Set down the entries exactly. No line may differ from its source.

── Records to process

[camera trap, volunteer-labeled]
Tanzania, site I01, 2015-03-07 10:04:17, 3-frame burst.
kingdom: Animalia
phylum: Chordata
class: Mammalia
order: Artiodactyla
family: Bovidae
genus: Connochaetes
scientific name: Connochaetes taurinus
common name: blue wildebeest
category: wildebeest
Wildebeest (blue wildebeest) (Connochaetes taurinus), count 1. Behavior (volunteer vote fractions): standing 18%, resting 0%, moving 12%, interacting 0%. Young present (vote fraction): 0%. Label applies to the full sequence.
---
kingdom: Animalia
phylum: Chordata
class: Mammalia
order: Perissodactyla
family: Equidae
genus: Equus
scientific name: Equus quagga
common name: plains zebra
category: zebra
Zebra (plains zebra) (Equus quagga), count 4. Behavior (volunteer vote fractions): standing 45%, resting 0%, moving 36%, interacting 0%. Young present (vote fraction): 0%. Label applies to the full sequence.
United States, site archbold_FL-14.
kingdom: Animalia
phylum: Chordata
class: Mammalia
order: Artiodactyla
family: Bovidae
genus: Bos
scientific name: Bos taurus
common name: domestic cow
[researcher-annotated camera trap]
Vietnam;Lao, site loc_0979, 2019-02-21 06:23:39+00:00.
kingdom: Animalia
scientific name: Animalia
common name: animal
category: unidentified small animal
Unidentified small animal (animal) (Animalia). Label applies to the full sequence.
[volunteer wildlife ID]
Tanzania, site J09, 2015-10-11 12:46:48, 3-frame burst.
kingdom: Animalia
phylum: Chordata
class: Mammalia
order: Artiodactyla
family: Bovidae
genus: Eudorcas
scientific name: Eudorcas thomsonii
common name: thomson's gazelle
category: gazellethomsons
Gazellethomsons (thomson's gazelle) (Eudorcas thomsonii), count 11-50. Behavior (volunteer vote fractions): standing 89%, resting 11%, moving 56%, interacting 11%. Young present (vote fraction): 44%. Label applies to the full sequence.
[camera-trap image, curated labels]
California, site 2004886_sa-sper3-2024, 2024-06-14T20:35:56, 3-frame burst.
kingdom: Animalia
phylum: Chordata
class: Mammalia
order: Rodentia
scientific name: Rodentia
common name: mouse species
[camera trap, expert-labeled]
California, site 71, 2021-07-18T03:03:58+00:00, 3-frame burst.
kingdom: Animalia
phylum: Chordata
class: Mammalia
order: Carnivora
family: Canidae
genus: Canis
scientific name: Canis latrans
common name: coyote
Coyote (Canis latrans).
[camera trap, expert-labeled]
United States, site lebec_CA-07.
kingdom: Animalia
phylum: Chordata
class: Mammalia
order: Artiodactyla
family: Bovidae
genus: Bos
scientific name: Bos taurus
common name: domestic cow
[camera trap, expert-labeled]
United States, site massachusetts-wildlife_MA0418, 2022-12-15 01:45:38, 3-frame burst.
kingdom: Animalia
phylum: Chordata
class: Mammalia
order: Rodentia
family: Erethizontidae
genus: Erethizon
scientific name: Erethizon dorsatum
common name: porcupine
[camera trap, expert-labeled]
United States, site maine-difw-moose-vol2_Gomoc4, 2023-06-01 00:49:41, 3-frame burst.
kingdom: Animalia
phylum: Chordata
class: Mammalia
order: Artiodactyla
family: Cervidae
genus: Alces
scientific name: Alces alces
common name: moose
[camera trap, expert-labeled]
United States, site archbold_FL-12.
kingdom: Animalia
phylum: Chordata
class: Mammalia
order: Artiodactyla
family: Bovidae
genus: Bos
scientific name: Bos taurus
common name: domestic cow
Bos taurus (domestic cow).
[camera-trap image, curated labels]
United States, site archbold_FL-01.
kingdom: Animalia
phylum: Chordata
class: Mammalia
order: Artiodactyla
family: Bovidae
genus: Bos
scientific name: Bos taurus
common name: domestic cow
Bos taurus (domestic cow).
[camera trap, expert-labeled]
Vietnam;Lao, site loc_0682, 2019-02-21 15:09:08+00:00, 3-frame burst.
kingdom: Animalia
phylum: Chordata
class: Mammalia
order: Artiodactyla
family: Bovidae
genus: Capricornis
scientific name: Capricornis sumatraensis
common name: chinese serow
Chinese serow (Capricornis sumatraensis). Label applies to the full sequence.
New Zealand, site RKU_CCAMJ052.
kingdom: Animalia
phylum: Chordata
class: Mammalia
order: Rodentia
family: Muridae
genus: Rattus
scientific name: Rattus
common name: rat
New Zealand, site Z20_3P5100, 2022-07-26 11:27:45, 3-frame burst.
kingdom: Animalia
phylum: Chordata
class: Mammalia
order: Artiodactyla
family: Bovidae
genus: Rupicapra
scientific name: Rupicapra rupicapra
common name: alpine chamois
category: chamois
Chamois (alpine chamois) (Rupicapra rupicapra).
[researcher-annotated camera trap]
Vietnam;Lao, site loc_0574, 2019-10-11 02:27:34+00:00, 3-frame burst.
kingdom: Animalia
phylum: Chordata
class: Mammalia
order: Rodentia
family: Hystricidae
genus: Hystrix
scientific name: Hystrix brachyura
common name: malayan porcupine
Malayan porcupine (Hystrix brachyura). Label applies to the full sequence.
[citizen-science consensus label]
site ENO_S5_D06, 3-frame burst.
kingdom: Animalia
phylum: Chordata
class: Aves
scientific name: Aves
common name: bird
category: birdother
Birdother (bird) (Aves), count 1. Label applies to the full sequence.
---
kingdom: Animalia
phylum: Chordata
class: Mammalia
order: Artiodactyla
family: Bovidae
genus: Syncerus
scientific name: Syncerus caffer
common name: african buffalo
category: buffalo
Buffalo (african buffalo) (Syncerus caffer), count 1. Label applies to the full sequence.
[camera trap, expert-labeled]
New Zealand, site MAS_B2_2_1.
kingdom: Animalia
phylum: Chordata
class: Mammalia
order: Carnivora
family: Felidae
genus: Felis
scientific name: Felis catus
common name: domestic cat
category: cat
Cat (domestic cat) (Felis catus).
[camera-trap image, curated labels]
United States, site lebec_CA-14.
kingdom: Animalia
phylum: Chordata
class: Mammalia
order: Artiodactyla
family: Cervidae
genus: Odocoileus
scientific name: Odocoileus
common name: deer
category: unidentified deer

────

--- Solved problem ---
[camera trap, volunteer-labeled]
Tanzania, site I01, 2015-03-07 10:04:17, 3-frame burst.
kingdom: Animalia
phylum: Chordata
class: Mammalia
order: Artiodactyla
family: Bovidae
genus: Connochaetes
scientific name: Connochaetes taurinus
common name: blue wildebeest
category: wildebeest
Wildebeest (blue wildebeest) (Connochaetes taurinus), count 1. Behavior (volunteer vote fractions): standing 18%, resting 0%, moving 12%, interacting 0%. Young present (vote fraction): 0%. Label applies to the full sequence.
---
kingdom: Animalia
phylum: Chordata
class: Mammalia
order: Perissodactyla
family: Equidae
genus: Equus
scientific name: Equus quagga
common name: plains zebra
category: zebra
Zebra (plains zebra) (Equus quagga), count 4. Behavior (volunteer vote fractions): standing 45%, resting 0%, moving 36%, interacting 0%. Young present (vote fraction): 0%. Label applies to the full sequence.
United States, site archbold_FL-14.
kingdom: Animalia
phylum: Chordata
class: Mammalia
order: Artiodactyla
family: Bovidae
genus: Bos
scientific name: Bos taurus
common name: domestic cow
[researcher-annotated camera trap]
Vietnam;Lao, site loc_0979, 2019-02-21 06:23:39+00:00.
kingdom: Animalia
scientific name: Animalia
common name: animal
category: unidentified small animal
Unidentified small animal (animal) (Animalia). Label applies to the full sequence.
[volunteer wildlife ID]
Tanzania, site J09, 2015-10-11 12:46:48, 3-frame burst.
kingdom: Animalia
phylum: Chordata
class: Mammalia
order: Artiodactyla
family: Bovidae
genus: Eudorcas
scientific name: Eudorcas thomsonii
common name: thomson's gazelle
category: gazellethomsons
Gazellethomsons (thomson's gazelle) (Eudorcas thomsonii), count 11-50. Behavior (volunteer vote fractions): standing 89%, resting 11%, moving 56%, interacting 11%. Young present (vote fraction): 44%. Label applies to the full sequence.
[camera-trap image, curated labels]
California, site 2004886_sa-sper3-2024, 2024-06-14T20:35:56, 3-frame burst.
kingdom: Animalia
phylum: Chordata
class: Mammalia
order: Rodentia
scientific name: Rodentia
common name: mouse species
[camera trap, expert-labeled]
California, site 71, 2021-07-18T03:03:58+00:00, 3-frame burst.
kingdom: Animalia
phylum: Chordata
class: Mammalia
order: Carnivora
family: Canidae
genus: Canis
scientific name: Canis latrans
common name: coyote
Coyote (Canis latrans).
[camera trap, expert-labeled]
United States, site lebec_CA-07.
kingdom: Animalia
phylum: Chordata
class: Mammalia
order: Artiodactyla
family: Bovidae
genus: Bos
scientific name: Bos taurus
common name: domestic cow
[camera trap, expert-labeled]
United States, site massachusetts-wildlife_MA0418, 2022-12-15 01:45:38, 3-frame burst.
kingdom: Animalia
phylum: Chordata
class: Mammalia
order: Rodentia
family: Erethizontidae
genus: Erethizon
scientific name: Erethizon dorsatum
common name: porcupine
[camera trap, expert-labeled]
United States, site maine-difw-moose-vol2_Gomoc4, 2023-06-01 00:49:41, 3-frame burst.
kingdom: Animalia
phylum: Chordata
class: Mammalia
order: Artiodactyla
family: Cervidae
genus: Alces
scientific name: Alces alces
common name: moose
[camera trap, expert-labeled]
United States, site archbold_FL-12.
kingdom: Animalia
phylum: Chordata
class: Mammalia
order: Artiodactyla
family: Bovidae
genus: Bos
scientific name: Bos taurus
common name: domestic cow
Bos taurus (domestic cow).
[camera-trap image, curated labels]
United States, site archbold_FL-01.
kingdom: Animalia
phylum: Chordata
class: Mammalia
order: Artiodactyla
family: Bovidae
genus: Bos
scientific name: Bos taurus
common name: domestic cow
Bos taurus (domestic cow).
[camera trap, expert-labeled]
Vietnam;Lao, site loc_0682, 2019-02-21 15:09:08+00:00, 3-frame burst.
kingdom: Animalia
phylum: Chordata
class: Mammalia
order: Artiodactyla
family: Bovidae
genus: Capricornis
scientific name: Capricornis sumatraensis
common name: chinese serow
Chinese serow (Capricornis sumatraensis). Label applies to the full sequence.
New Zealand, site RKU_CCAMJ052.
kingdom: Animalia
phylum: Chordata
class: Mammalia
order: Rodentia
family: Muridae
genus: Rattus
scientific name: Rattus
common name: rat
New Zealand, site Z20_3P5100, 2022-07-26 11:27:45, 3-frame burst.
kingdom: Animalia
phylum: Chordata
class: Mammalia
order: Artiodactyla
family: Bovidae
genus: Rupicapra
scientific name: Rupicapra rupicapra
common name: alpine chamois
category: chamois
Chamois (alpine chamois) (Rupicapra rupicapra).
[researcher-annotated camera trap]
Vietnam;Lao, site loc_0574, 2019-10-11 02:27:34+00:00, 3-frame burst.
kingdom: Animalia
phylum: Chordata
class: Mammalia
order: Rodentia
family: Hystricidae
genus: Hystrix
scientific name: Hystrix brachyura
common name: malayan porcupine
Malayan porcupine (Hystrix brachyura). Label applies to the full sequence.
[citizen-science consensus label]
site ENO_S5_D06, 3-frame burst.
kingdom: Animalia
phylum: Chordata
class: Aves
scientific name: Aves
common name: bird
category: birdother
Birdother (bird) (Aves), count 1. Label applies to the full sequence.
---
kingdom: Animalia
phylum: Chordata
class: Mammalia
order: Artiodactyla
family: Bovidae
genus: Syncerus
scientific name: Syncerus caffer
common name: african buffalo
category: buffalo
Buffalo (african buffalo) (Syncerus caffer), count 1. Label applies to the full sequence.
[camera trap, expert-labeled]
New Zealand, site MAS_B2_2_1.
kingdom: Animalia
phylum: Chordata
class: Mammalia
order: Carnivora
family: Felidae
genus: Felis
scientific name: Felis catus
common name: domestic cat
category: cat
Cat (domestic cat) (Felis catus).
[camera-trap image, curated labels]
United States, site lebec_CA-14.
kingdom: Animalia
phylum: Chordata
class: Mammalia
order: Artiodactyla
family: Cervidae
genus: Odocoileus
scientific name: Odocoileus
common name: deer
category: unidentified deer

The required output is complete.